À notre tour de rejoindre Schmok Lake. Le ciel est gris, ce matin. Il ne va pas tarder à pleuvoir. L’hydravion nous attend, posé sur un lac aux eaux agitées et moutonnantes. C’est parti.
De la palette d’un peintre un peu fou ont giclé des centaines de gouttelettes d’un bleu intense. Elles se mêlent et se superposent aux touches jaunes et oranges. Des coups de pinceaux d’un vert aux mille nuances complètent cet immense tableau qu’est la toundra que nous survolons. Soudainement, presque incongrue car elle n’est pas à sa place, nous apercevons notre cabane.
Le reste du groupe nous accueille dans la bonne humeur, malgré la pluie qui tombe par intermittence. Juste le temps de poser nos bagages, de remplir sacs et gourdes et déjà nous marchons derrière Jeff, notre nouveau guide, Virginie et Irwin sont des nôtres. Les autres sont partis avec Terry.
Les couleurs de la toundra sont un peu ternies par la lumière uniforme et grisâtre. Qu’importe. Nous sommes seuls, dans un espace sans frontière, immergés dans une nature splendide et exclusive. Je rêve, en vain, de voir surgir le loup, mon animal, ma réincarnation future, que Jeff a vu hier sur ces collines.
À l’horizon, nous apercevons des silhouettes lointaines. Ce sont nos premiers caribous. Nous tentons, avec l’autre partie du groupe, une manœuvre en tenaille, qui nous amène dans des buissons près d’un lac. Chacun cherche sa cachette. Il pleut maintenant, mais personne n’y prête vraiment attention. Engoncés dans nos tenues « goretex », nous guettons un mouvement, une image.

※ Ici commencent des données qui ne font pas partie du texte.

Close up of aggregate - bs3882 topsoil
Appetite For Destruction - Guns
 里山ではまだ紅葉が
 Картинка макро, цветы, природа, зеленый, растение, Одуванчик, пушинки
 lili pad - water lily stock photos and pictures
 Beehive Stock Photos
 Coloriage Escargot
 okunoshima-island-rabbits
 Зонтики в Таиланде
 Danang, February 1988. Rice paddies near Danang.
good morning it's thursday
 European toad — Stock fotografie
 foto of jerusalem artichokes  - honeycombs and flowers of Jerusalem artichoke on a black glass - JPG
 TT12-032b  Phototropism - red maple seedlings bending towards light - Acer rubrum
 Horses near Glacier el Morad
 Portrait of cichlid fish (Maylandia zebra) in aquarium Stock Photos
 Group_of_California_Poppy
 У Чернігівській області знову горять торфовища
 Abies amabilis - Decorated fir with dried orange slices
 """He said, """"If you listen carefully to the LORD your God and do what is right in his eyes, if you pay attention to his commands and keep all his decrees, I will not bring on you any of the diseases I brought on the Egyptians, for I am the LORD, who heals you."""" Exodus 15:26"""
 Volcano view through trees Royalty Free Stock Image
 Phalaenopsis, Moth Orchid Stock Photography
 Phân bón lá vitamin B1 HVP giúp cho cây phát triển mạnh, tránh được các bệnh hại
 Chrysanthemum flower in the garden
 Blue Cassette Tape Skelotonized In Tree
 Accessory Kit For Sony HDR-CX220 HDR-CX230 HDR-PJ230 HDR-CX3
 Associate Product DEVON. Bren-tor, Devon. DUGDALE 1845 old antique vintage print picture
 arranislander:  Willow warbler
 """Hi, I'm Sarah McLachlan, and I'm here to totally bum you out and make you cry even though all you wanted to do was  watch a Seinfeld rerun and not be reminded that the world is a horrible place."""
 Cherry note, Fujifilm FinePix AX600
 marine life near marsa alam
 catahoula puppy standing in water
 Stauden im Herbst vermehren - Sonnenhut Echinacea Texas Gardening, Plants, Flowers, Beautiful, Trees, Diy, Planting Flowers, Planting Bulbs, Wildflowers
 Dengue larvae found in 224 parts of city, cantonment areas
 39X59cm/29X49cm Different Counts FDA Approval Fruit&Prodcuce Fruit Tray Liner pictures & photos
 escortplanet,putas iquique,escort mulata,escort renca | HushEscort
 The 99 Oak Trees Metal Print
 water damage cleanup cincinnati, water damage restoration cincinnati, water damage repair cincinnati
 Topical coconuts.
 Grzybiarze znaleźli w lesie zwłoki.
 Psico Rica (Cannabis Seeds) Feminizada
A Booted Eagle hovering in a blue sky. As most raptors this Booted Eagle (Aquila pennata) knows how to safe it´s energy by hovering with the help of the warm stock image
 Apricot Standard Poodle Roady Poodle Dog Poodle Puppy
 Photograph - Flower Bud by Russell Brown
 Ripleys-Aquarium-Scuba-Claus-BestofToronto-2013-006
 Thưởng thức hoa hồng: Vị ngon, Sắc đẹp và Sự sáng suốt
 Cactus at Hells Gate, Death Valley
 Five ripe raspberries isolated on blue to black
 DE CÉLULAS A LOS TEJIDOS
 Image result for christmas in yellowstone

Les caribous viendront, mais resteront loin de notre planque. Tant pis, nous aurons essayé.
Il est temps de revenir. L’hydravion attend nos compagnons pour les amener chez les ours polaires. Un vrombissement de moteur, un café bien chaud et nous sommes repartis, seuls, avec Jeff et Terry. Paul et sa femme Mary restent au lodge. Il ne peut pas suivre notre rythme.
Nous avons beau les chercher à la jumelle, les caribous ne sont pas où les attendaient nos guides. Un court moment de découragement. « Les voilà, là-haut, sur la colline » annonce fièrement Jeff. C’est loin, très loin.
Commence alors une longue marche d’approche. Le terrain est souvent détrempé, l’eau ne parvenant pas à franchir le permafrost. Nous cheminons les pieds dans l’eau, en sautillant d’une touffe d’herbe à l’autre pour rester au sec. Les caribous ont à nouveau disparu. Terry se pose la question hamlétique : être ou ne pas être, suivre la raison ou son instinct ? Allons-y pour l’instinct…
Celui de notre guide est excellent. Nous les retrouvons enfin, à une distance d’environ 500 mètres, un troupeau d’une soixantaine de bêtes. Nous nous planquons derrière des rochers et attendons. Pas de bruit, pas de mouvements brusques, pas de cigarette…
Nous vivons un grand moment. Ils s’approchent, tout d’abord lentement, puis plus franchement. Leurs narines hument l’air. C’est quoi cette odeur ? Qui sont donc ces drôles d’animaux ? Ah, des humains… Ils n’ont pas de fusil. Pas de danger, continuons.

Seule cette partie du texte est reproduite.